Nas projeções do banco, a Axia poderá entregar um dividend yield de 10,5% em 2027, considerando uma distribuição integral do lucro aos acionistas. Mesmo em uma metodologia mais conservadora, o retorno estimado com dividendos permanece elevado, em torno de 9,2%, reforçando a atratividade da companhia para investidores que buscam geração recorrente de renda.

Outro ponto que sustenta a recomendação positiva é a trajetória de desalavancagem da empresa. O BTG estima que a relação entre dívida líquida e Ebitda caia de aproximadamente 3 vezes em 2025 para 1,5 vez em 2026, chegando a 1,1 vez em 2027. Ao mesmo tempo, o banco projeta expansão significativa dos resultados, com lucro líquido estimado em R$ 10,7 bilhões em 2026, avançando para R$ 16,9 bilhões em 2027.

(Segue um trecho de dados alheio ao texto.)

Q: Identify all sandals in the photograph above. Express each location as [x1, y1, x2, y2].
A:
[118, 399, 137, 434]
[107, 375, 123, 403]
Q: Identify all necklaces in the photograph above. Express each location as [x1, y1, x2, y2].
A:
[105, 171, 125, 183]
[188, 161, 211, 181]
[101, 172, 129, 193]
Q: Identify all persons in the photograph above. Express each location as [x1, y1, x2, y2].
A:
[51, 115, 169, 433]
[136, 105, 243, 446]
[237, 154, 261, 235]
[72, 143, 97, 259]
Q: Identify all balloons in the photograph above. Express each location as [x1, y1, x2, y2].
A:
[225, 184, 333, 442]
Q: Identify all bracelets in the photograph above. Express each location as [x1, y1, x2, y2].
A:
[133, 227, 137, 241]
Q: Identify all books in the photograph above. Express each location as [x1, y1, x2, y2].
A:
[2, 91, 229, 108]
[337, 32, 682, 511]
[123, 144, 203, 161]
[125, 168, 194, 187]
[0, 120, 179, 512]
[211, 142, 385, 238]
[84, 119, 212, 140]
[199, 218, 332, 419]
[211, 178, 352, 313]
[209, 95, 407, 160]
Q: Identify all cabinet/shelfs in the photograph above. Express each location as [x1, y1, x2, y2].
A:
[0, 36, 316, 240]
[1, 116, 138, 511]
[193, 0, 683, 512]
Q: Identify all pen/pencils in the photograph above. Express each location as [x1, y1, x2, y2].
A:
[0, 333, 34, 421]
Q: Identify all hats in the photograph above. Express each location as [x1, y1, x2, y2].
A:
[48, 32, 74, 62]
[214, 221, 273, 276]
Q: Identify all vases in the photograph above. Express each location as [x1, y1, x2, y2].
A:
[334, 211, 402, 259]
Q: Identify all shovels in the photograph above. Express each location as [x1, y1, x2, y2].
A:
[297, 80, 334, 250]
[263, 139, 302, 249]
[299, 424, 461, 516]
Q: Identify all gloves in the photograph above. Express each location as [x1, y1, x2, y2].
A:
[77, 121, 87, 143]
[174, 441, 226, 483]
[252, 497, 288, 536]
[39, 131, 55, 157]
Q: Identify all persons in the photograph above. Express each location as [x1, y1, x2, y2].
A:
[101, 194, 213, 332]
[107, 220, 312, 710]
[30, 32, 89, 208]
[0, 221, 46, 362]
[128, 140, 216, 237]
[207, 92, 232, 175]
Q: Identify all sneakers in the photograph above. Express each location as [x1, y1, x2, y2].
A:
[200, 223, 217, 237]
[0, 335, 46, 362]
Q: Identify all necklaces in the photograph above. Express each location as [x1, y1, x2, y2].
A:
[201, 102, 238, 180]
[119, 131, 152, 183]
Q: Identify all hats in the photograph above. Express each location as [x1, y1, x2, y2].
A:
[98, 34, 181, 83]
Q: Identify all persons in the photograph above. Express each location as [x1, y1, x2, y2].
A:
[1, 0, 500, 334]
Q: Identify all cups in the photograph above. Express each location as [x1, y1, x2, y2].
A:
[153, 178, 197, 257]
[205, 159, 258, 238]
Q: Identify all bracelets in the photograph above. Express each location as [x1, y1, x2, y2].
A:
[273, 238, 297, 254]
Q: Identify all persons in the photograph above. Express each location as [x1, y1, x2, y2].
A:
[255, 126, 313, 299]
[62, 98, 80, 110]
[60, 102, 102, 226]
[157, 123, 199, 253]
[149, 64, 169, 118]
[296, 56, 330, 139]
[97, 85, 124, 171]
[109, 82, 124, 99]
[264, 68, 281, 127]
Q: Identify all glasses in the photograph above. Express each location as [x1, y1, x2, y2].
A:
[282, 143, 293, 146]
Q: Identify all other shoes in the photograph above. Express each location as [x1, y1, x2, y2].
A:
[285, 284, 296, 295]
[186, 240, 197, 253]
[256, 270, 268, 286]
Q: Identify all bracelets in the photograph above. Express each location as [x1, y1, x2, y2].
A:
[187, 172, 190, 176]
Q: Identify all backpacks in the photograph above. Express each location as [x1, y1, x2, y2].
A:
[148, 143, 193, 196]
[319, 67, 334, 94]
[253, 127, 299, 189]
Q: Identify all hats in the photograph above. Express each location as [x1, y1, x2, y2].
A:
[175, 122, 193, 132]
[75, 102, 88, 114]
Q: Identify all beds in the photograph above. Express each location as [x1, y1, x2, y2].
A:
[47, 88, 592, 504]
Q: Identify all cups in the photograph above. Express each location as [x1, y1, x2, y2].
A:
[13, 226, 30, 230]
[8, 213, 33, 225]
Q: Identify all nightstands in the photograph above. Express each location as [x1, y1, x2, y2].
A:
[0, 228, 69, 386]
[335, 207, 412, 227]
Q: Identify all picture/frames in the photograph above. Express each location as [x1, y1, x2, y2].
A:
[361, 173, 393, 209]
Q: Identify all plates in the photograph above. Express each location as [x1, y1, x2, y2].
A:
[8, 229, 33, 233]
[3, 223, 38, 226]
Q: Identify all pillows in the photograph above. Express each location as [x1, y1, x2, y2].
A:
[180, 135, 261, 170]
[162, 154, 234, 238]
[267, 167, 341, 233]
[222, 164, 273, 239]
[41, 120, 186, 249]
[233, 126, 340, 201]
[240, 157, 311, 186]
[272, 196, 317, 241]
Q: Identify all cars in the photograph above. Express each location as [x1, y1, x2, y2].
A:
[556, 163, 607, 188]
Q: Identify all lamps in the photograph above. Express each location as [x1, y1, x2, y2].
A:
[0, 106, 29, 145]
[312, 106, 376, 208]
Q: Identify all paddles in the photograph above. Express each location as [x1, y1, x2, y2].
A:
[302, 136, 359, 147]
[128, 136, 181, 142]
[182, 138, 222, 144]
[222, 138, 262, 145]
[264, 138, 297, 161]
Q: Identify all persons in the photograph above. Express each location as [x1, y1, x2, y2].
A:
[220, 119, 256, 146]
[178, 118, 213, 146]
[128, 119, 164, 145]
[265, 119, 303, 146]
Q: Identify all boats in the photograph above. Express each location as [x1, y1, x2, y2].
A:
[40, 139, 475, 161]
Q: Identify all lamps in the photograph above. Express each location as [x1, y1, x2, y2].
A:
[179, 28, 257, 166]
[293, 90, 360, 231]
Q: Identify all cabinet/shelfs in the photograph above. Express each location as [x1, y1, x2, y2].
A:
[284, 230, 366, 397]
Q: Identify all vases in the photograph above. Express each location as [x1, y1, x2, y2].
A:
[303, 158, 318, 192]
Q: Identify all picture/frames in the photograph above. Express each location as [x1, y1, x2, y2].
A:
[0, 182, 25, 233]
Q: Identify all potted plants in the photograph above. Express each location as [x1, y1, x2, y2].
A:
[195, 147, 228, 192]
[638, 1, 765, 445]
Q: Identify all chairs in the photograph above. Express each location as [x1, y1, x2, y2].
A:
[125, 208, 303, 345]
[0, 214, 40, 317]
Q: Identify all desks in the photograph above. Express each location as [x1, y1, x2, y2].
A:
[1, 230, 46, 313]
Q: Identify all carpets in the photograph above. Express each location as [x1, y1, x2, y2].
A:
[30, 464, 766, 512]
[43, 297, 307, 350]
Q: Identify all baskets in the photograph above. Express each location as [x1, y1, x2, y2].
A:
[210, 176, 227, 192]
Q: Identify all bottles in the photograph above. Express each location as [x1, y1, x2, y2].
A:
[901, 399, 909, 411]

Na reunião com os analistas, Elio Wolff indicou que a palavra que melhor resume a próxima fase da companhia é “continuidade”. Segundo o executivo, não há intenção de alterar os princípios que orientam a política de alocação de capital, investimentos e distribuição de dividendos, preservando a estratégia implementada nos últimos anos.

Os investimentos deverão permanecer concentrados na expansão e modernização da rede de transmissão de energia. De acordo com o BTG, o orçamento destinado a esse segmento passou de aproximadamente R$ 2 bilhões para um intervalo entre R$ 5 bilhões e R$ 5,5 bilhões, refletindo a intenção da companhia de ampliar sua capacidade operacional após superar gargalos relacionados a sistemas internos, processos e controles.

Na área de geração, a estratégia seguirá focada na otimização do atual portfólio de hidrelétricas. Entre as alternativas analisadas estão projetos de usinas reversíveis, instalação de novas turbinas e expansão da capacidade instalada em empreendimentos já existentes. A companhia também demonstrou interesse em participar de eventuais relicitações de hidrelétricas, desde que os ativos ofereçam retorno compatível com seus critérios de investimento.

Por outro lado, Wolff descartou, neste momento, novos investimentos em usinas térmicas e afirmou que a internacionalização não faz parte das prioridades da empresa. Segundo ele, o mercado brasileiro ainda oferece oportunidades suficientes para sustentar o crescimento da companhia.

O executivo também afirmou que a demanda por energia elétrica deverá continuar avançando nos próximos anos, cenário que tende a favorecer os preços do setor. Na comercialização de energia, a estratégia será ampliar a duração dos contratos sempre que os compradores aceitarem preços considerados adequados pela empresa. Já as negociações envolvendo projetos de data centers seguem em andamento, embora o BTG avalie que dificilmente haverá avanços relevantes no curto prazo.

Para o banco, a combinação entre valuation atrativo, redução consistente da alavancagem, crescimento dos lucros e forte capacidade de distribuição de dividendos faz da Axia Energia uma das principais teses do setor elétrico, especialmente em um ambiente marcado por maior volatilidade nos mercados brasileiros.